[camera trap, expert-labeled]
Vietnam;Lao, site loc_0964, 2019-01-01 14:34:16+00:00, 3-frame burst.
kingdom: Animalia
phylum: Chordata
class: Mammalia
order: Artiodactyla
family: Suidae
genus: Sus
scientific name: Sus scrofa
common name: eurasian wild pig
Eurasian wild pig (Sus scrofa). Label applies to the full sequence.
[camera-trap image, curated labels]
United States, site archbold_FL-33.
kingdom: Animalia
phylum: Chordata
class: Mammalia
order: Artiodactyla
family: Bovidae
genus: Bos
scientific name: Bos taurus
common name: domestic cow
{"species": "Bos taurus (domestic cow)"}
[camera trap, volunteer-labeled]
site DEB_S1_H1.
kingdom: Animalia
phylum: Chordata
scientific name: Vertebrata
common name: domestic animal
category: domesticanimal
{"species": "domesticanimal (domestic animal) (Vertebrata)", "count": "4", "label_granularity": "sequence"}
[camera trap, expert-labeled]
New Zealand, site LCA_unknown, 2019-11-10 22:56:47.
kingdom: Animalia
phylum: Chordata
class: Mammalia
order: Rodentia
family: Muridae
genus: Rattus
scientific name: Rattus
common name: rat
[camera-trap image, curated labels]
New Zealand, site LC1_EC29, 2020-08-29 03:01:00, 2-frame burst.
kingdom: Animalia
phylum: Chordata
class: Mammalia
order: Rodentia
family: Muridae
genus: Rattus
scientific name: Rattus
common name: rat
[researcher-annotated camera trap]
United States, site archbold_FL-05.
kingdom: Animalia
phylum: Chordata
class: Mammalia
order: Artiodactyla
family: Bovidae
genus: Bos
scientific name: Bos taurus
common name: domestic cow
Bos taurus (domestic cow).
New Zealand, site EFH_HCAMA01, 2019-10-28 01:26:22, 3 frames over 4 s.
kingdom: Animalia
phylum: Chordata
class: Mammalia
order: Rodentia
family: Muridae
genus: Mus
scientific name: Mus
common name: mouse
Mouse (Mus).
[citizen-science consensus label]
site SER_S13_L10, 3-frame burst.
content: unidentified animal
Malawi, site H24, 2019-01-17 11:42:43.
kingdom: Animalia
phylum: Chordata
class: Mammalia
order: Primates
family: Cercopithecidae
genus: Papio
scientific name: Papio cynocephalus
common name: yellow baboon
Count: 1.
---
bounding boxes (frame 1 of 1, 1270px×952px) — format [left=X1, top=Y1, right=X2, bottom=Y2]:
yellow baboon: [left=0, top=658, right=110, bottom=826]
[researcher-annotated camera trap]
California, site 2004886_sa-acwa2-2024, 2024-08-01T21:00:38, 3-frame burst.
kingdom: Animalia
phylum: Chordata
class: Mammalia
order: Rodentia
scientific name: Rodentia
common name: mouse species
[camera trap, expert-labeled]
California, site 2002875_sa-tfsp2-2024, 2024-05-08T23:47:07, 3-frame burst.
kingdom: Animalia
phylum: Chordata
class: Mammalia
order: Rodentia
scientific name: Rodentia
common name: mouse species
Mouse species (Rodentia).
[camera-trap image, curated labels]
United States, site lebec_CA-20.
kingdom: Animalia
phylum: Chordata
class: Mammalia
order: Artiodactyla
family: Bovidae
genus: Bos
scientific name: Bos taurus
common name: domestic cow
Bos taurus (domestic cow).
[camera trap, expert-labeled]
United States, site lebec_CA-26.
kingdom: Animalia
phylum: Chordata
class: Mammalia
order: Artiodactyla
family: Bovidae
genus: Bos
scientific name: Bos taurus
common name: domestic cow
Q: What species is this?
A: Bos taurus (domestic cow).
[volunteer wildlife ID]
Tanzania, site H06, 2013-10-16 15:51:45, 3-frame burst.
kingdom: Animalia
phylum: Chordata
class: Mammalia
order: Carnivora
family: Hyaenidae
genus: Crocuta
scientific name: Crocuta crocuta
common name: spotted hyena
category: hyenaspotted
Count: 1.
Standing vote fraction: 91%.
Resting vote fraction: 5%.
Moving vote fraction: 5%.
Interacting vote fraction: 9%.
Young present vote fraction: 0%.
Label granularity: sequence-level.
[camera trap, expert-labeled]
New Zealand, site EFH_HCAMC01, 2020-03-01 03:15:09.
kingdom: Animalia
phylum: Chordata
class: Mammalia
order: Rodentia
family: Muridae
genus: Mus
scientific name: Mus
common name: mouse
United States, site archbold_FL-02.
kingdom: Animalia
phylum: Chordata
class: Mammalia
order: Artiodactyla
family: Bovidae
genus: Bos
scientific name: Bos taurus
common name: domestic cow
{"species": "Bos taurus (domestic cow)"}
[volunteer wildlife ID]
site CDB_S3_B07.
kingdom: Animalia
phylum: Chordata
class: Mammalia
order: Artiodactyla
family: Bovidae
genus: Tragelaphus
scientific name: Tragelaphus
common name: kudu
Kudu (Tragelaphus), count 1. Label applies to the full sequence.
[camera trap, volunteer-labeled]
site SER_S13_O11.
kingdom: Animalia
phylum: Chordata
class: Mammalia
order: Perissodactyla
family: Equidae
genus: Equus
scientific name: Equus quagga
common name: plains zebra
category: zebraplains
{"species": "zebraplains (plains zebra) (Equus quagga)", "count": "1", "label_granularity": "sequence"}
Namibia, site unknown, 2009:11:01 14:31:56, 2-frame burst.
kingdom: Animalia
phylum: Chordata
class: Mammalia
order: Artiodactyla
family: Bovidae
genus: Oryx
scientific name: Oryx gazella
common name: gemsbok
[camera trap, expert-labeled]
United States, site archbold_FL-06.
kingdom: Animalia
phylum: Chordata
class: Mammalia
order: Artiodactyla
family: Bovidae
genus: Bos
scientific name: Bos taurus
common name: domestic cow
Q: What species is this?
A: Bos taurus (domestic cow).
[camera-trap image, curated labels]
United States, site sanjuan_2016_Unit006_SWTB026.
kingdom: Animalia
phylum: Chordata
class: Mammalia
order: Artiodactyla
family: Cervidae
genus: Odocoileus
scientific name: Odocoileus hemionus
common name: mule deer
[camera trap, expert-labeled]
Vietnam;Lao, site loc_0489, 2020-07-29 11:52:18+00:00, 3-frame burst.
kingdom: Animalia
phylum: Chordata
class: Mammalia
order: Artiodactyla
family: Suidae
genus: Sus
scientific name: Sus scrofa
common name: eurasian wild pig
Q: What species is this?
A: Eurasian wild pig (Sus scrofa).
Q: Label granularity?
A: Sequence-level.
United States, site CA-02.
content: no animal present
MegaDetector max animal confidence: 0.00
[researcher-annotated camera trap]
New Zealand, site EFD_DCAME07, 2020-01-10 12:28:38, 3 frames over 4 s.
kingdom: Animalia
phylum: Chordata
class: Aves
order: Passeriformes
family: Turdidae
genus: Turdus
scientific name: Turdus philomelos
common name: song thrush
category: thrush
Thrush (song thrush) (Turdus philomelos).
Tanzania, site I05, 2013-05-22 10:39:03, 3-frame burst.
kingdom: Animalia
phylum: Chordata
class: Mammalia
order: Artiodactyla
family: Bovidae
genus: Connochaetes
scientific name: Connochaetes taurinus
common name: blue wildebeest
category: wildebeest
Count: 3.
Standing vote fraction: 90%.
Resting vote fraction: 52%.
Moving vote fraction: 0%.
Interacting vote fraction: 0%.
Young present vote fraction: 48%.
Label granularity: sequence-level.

______

● **What is required**:
Each line above that has the word "United" must be copied.

● **Answer space**:
United States, site archbold_FL-33.
United States, site archbold_FL-05.
United States, site lebec_CA-20.
United States, site lebec_CA-26.
United States, site archbold_FL-02.
United States, site archbold_FL-06.
United States, site sanjuan_2016_Unit006_SWTB026.
United States, site CA-02.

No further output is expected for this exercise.